Linear Regression: Regression analysis involves one of the easiest approaches to predicting and explaining credit risk and the probability of default. In regression-based credit scoring models, the labeled structured data (target outcome) is projected on a set of independent variables to identify parameters that minimize the sum of squared residuals.  

Discriminant Analysis: A variation of the regression analysis model, discriminant analysis has several sub-types, with the simplest model entailing the labeling of data into default and non-default categories of applicants. It was initially applied to systemic data to identify firms that were at risk of going insolvent based on their financial ratios.  
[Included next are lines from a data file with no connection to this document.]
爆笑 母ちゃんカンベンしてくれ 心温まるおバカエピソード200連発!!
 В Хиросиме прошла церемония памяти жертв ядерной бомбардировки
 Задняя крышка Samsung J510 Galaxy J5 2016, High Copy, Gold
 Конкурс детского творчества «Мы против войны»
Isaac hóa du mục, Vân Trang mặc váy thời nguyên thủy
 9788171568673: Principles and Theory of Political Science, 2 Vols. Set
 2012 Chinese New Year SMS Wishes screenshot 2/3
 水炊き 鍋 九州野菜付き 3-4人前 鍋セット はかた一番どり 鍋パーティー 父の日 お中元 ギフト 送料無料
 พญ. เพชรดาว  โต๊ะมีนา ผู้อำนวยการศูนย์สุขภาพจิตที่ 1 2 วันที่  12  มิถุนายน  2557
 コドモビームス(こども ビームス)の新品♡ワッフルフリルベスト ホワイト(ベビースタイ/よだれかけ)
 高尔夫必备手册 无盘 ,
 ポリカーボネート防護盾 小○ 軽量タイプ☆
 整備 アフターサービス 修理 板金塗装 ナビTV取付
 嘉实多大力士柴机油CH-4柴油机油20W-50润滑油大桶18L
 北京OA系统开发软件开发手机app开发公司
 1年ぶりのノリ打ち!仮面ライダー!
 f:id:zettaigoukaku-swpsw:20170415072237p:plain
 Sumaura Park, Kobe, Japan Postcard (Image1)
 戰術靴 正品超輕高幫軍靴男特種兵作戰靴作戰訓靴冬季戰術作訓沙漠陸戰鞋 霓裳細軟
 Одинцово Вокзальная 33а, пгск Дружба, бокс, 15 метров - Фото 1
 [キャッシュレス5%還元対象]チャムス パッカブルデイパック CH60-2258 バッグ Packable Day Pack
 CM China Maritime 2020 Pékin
However, as more and more people transact online due to smartphones and cheap data penetration, financial institutions have been transitioning to the use of additional, semi-structured, and unstructured data in their credit scoring models. They use open banking transactions and mobile digital data to capture a more holistic and granular view of prospective borrowers’ creditworthiness. This data is processed using AI and ML-driven algorithms, reducing reliance on prior payment records and opening doors to affordable credit for previously financially excluded sections of society. 

AI-based credit scoring models are heavily dependent on natural language processing and deep learning. These models detect complex patterns from vast sources of data, make predictions, and improve them based on previous outcomes, also known as “learning from experience”. For instance, if a lender has already labeled some data points “in default” and “not in default”, the AI will learn the general rule and similarly classify other data observations.  

Two popular modern credit scoring models are deep neural networks and clustering.  

Deep Neural Networks: These models train the algorithm to recognize data patterns through several layers of processing instead of organizing data through predefined equations. To illustrate, based on the previous layer’s output, the model is trained again to generate new outputs, enabling it to detect nonlinear patterns in unstructured data. 

Clustering: In this descriptive credit scoring method, the aim is to classify data into groups with significant differences between distinct groups. For instance, a clustering algorithm may look for a cluster for a borrower who is difficult to assess. On finding the appropriate cluster, its average default assessment can be applied to calculate the borrower’s probability of default. 

Empowering Growth and Inclusion through Credit Scoring Models 

The growing adoption of innovative credit scoring models holds immense potential to improve access to affordable credit, advance financial inclusion, and propel economic growth. By processing diverse data, automating computations, and enhancing consumer experiences, lenders can benefit from improved process efficiencies while catering to a larger borrowers’ cohort, ensuring last-mile access. However, lenders must ensure that their credit scoring models continue to provide fair and transparent outcomes without perpetuating data biases or endangering data security and privacy.